The Druid MiddleManager (or the new Indexer) processes have a new responsibility for these indexing tasks, serving the intermediary partition segments output of stage 1 into the stage 2 tasks, so depending on configuration and cluster size, the MiddleManager jvm configuration might need to be adjusted to increase heap allocation and http threads. These numbers are expected to scale with cluster size, as all MiddleManager or Indexer processes involved in a shuffle will need the ability to communicate with each other, but we do not expect the footprint to be significantly larger than it is currently. Optimistically we suggest trying with your existing configurations, and bumping up heap and http thread count only if issues are encountered.

#8061

# Web console

# Data loader

The console data loader, introduced in 0.15, has been expanded in 0.16 to support Kafka, Kinesis, segment reindexing, and even "inline" data which can be pasted in directly.

DataLoaderKafka

#7643
#8181
#8056
#7947

# SQL query view

The query view on the web console has received a major upgrade for 0.16, transitioning into an interactive point-and-click SQL editor.
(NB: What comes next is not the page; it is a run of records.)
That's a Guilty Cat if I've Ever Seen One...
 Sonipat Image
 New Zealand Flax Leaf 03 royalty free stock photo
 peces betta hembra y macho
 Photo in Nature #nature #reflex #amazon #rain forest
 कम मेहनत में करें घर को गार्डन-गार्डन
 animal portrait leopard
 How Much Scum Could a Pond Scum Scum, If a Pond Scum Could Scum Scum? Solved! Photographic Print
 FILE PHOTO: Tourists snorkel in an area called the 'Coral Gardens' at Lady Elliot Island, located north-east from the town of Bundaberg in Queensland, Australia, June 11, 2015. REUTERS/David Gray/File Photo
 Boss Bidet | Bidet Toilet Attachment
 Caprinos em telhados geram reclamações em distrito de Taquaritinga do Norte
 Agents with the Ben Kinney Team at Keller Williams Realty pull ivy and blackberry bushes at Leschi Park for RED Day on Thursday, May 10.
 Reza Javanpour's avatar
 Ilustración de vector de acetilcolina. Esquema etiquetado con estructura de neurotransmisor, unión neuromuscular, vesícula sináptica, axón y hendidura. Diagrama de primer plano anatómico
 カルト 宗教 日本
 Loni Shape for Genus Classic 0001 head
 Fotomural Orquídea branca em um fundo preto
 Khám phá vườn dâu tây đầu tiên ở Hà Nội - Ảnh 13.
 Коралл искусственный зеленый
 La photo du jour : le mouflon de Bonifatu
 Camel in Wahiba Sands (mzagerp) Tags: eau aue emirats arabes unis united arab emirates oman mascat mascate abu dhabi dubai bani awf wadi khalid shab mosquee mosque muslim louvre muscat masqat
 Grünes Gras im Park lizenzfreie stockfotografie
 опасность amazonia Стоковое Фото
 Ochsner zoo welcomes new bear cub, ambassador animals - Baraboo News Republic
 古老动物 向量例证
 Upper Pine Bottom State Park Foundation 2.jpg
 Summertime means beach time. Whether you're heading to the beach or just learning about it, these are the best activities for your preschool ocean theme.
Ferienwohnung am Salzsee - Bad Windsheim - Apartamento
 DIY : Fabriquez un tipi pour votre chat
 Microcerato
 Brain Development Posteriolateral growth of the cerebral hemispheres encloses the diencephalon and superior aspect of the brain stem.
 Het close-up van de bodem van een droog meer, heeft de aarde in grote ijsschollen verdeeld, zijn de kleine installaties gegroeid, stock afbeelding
There is a new column picker sidebar and the result output table let you directly manipulate the SQL query without needing to actually type SQL.

rn_sql_query_view

There is also a query history view and a the ability to fully edit the query context.

#7905
#7934
#8251
#7816

# Servers view

The "Data servers" view has been renamed to "Servers", and now displays a list of all Druid processes which are discovered as part of the cluster, using the sys.servers system table.

rn_servers_view

This should make it much more convenient to at a glance ensure that all your Druid servers are up and reporting to the rest of the cluster.

#7770
#7654

# Datasources view

The datasource view adds a new segment timeline visualization, allowing segment size and distribution to be gauged visually.

rn_datasources_view

If you previously have used what is now the legacy coordinator console, do not be alarmed, the timeline is reversed and the newest segments are now on the right side of the visualization!

#8202

# Tasks view

The tasks view has been significantly improved to assist a cluster operators ability to manage Druid supervisors and indexing tasks. The supervisors display now includes status information to allow determining their overall status and displaying error messaging if a supervisor is in error.

#7428
#7799

# SQL and native query enhancements

# SQL and native expression support for multi-value string columns

Druid SQL and native query expression 'virtual columns' can now correctly utilize multi-value string columns, either operating on them as individual VARCHAR values for parity with native Druid query behavior, or as an array like type, with a new set of multi-value string functions. Note that so far this is only supported in query time expressions; use of multi-value expressions at ingestion time via a transformSpec will be available in a future release. The complete list of added functions and behavior changes is far too large to list here, so check out the SQL and expression documentation for more details.

#7525
#7588
#7950
#7973
#7974
#8011

# TIMESTAMPDIFF

To complement TIMESTAMPADD which can modify timestamps by time units, a TIMESTAMPDIFF which can compute the signed number of time units between two timestamps. For syntax information, check out the SQL documentation

#7695

# TIME_CEIL

TIME_CEIL, a time specific, more flexible version of the CEIL function, has also been added to Druid 0.16.0. This function can round a timestamp up by an ISO8601 period, like P3M (quarters) or PT12H (half-days), optionally for a specific timezone. See SQL documentation for additional information.

#8027

# IPv4

Druid 0.16.0 also adds specialized SQL operators and native expressions for dealing with IPv4 internet addresses in dotted-decimal string or integer format. The new operators are IPV4_MATCH(address, subnet), IPV4_PARSE(address), and IPV4_STRINGIFY(address), which can match IP addresses to subnets in CIDR notation, translate dotted-decimal string format to integer format, and translate integer format into dotted-decimal string format, respectively. See SQL documentation for details.

#8223

# NVL

To increase permissiveness and SQL compatibility with users coming to Druid with experience in other databases, an alias for the COALESCE function has been added in the form of NVL, which some SQL dialects use instead. See SQL documentation for details

#7965

# long/double/float sum/min/max aggregator support for string columns

Long, double, and float sum, min, and max aggregators now will permissively work when used with string columns, performing a best-effort parsing to try and translate them to the correct numerical type.

#8243
#8319

# Official Docker image

An official "convenience binary" Docker image will now be offered for every release starting with 0.16, available at https://hub.docker.com/r/apache/incubator-druid.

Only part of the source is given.